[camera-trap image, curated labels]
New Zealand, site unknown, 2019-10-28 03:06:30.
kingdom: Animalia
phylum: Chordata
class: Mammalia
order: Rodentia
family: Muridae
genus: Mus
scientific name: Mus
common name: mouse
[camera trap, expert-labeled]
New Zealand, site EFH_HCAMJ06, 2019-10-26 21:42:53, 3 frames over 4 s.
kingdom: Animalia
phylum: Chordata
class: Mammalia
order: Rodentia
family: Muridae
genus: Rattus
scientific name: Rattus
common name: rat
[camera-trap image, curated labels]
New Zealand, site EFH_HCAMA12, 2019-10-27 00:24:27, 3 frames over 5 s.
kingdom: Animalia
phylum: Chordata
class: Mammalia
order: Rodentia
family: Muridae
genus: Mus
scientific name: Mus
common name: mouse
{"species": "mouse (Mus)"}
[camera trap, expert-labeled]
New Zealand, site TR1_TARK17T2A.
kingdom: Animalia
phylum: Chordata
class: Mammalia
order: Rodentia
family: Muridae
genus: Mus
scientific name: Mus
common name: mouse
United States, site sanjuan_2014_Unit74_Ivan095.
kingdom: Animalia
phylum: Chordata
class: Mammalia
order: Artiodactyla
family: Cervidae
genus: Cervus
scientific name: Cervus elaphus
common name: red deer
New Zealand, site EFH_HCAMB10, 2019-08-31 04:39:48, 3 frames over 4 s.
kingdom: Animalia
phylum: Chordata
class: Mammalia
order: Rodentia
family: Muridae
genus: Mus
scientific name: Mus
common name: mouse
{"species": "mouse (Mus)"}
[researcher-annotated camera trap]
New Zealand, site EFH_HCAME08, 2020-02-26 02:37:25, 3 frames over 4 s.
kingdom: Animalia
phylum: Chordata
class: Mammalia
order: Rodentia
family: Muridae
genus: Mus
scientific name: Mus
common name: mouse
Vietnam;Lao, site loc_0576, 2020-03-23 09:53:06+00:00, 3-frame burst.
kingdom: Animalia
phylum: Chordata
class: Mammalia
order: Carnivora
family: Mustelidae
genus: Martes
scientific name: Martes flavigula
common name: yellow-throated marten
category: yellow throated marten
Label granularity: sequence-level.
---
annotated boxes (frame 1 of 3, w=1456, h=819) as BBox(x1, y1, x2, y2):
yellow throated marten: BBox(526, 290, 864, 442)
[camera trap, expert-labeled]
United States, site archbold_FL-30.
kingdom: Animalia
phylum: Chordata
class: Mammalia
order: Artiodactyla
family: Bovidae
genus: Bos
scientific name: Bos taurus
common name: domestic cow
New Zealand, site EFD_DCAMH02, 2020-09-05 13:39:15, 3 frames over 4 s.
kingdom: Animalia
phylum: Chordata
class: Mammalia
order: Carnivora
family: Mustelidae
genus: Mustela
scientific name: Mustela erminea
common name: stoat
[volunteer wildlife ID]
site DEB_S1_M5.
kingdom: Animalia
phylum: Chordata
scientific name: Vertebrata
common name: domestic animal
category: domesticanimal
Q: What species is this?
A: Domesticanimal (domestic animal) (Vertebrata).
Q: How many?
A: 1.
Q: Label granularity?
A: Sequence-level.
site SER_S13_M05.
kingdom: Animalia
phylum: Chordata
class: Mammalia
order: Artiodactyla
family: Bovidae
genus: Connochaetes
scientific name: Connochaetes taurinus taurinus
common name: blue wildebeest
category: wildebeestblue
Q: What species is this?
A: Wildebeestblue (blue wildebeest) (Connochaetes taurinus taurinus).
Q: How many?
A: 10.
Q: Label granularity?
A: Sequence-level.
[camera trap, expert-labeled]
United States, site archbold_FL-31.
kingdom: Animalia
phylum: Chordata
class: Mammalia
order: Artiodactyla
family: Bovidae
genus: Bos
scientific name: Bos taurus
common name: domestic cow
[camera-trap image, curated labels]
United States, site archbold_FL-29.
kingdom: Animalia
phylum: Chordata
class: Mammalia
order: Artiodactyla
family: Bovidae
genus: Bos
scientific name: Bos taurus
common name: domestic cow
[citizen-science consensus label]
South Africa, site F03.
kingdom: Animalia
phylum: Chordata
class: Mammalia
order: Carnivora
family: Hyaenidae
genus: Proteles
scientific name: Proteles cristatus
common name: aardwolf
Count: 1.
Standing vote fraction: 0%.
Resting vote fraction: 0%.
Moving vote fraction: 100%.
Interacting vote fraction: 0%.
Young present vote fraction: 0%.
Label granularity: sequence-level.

________________________

(EXERCISE DETAILS): The entire set of records should be returned exactly.

(ANSWER SPACE):
[camera-trap image, curated labels]
New Zealand, site unknown, 2019-10-28 03:06:30.
kingdom: Animalia
phylum: Chordata
class: Mammalia
order: Rodentia
family: Muridae
genus: Mus
scientific name: Mus
common name: mouse
[camera trap, expert-labeled]
New Zealand, site EFH_HCAMJ06, 2019-10-26 21:42:53, 3 frames over 4 s.
kingdom: Animalia
phylum: Chordata
class: Mammalia
order: Rodentia
family: Muridae
genus: Rattus
scientific name: Rattus
common name: rat
[camera-trap image, curated labels]
New Zealand, site EFH_HCAMA12, 2019-10-27 00:24:27, 3 frames over 5 s.
kingdom: Animalia
phylum: Chordata
class: Mammalia
order: Rodentia
family: Muridae
genus: Mus
scientific name: Mus
common name: mouse
{"species": "mouse (Mus)"}
[camera trap, expert-labeled]
New Zealand, site TR1_TARK17T2A.
kingdom: Animalia
phylum: Chordata
class: Mammalia
order: Rodentia
family: Muridae
genus: Mus
scientific name: Mus
common name: mouse
United States, site sanjuan_2014_Unit74_Ivan095.
kingdom: Animalia
phylum: Chordata
class: Mammalia
order: Artiodactyla
family: Cervidae
genus: Cervus
scientific name: Cervus elaphus
common name: red deer
New Zealand, site EFH_HCAMB10, 2019-08-31 04:39:48, 3 frames over 4 s.
kingdom: Animalia
phylum: Chordata
class: Mammalia
order: Rodentia
family: Muridae
genus: Mus
scientific name: Mus
common name: mouse
{"species": "mouse (Mus)"}
[researcher-annotated camera trap]
New Zealand, site EFH_HCAME08, 2020-02-26 02:37:25, 3 frames over 4 s.
kingdom: Animalia
phylum: Chordata
class: Mammalia
order: Rodentia
family: Muridae
genus: Mus
scientific name: Mus
common name: mouse
Vietnam;Lao, site loc_0576, 2020-03-23 09:53:06+00:00, 3-frame burst.
kingdom: Animalia
phylum: Chordata
class: Mammalia
order: Carnivora
family: Mustelidae
genus: Martes
scientific name: Martes flavigula
common name: yellow-throated marten
category: yellow throated marten
Label granularity: sequence-level.
---
annotated boxes (frame 1 of 3, w=1456, h=819) as BBox(x1, y1, x2, y2):
yellow throated marten: BBox(526, 290, 864, 442)
[camera trap, expert-labeled]
United States, site archbold_FL-30.
kingdom: Animalia
phylum: Chordata
class: Mammalia
order: Artiodactyla
family: Bovidae
genus: Bos
scientific name: Bos taurus
common name: domestic cow
New Zealand, site EFD_DCAMH02, 2020-09-05 13:39:15, 3 frames over 4 s.
kingdom: Animalia
phylum: Chordata
class: Mammalia
order: Carnivora
family: Mustelidae
genus: Mustela
scientific name: Mustela erminea
common name: stoat
[volunteer wildlife ID]
site DEB_S1_M5.
kingdom: Animalia
phylum: Chordata
scientific name: Vertebrata
common name: domestic animal
category: domesticanimal
Q: What species is this?
A: Domesticanimal (domestic animal) (Vertebrata).
Q: How many?
A: 1.
Q: Label granularity?
A: Sequence-level.
site SER_S13_M05.
kingdom: Animalia
phylum: Chordata
class: Mammalia
order: Artiodactyla
family: Bovidae
genus: Connochaetes
scientific name: Connochaetes taurinus taurinus
common name: blue wildebeest
category: wildebeestblue
Q: What species is this?
A: Wildebeestblue (blue wildebeest) (Connochaetes taurinus taurinus).
Q: How many?
A: 10.
Q: Label granularity?
A: Sequence-level.
[camera trap, expert-labeled]
United States, site archbold_FL-31.
kingdom: Animalia
phylum: Chordata
class: Mammalia
order: Artiodactyla
family: Bovidae
genus: Bos
scientific name: Bos taurus
common name: domestic cow
[camera-trap image, curated labels]
United States, site archbold_FL-29.
kingdom: Animalia
phylum: Chordata
class: Mammalia
order: Artiodactyla
family: Bovidae
genus: Bos
scientific name: Bos taurus
common name: domestic cow
[citizen-science consensus label]
South Africa, site F03.
kingdom: Animalia
phylum: Chordata
class: Mammalia
order: Carnivora
family: Hyaenidae
genus: Proteles
scientific name: Proteles cristatus
common name: aardwolf
Count: 1.
Standing vote fraction: 0%.
Resting vote fraction: 0%.
Moving vote fraction: 100%.
Interacting vote fraction: 0%.
Young present vote fraction: 0%.
Label granularity: sequence-level.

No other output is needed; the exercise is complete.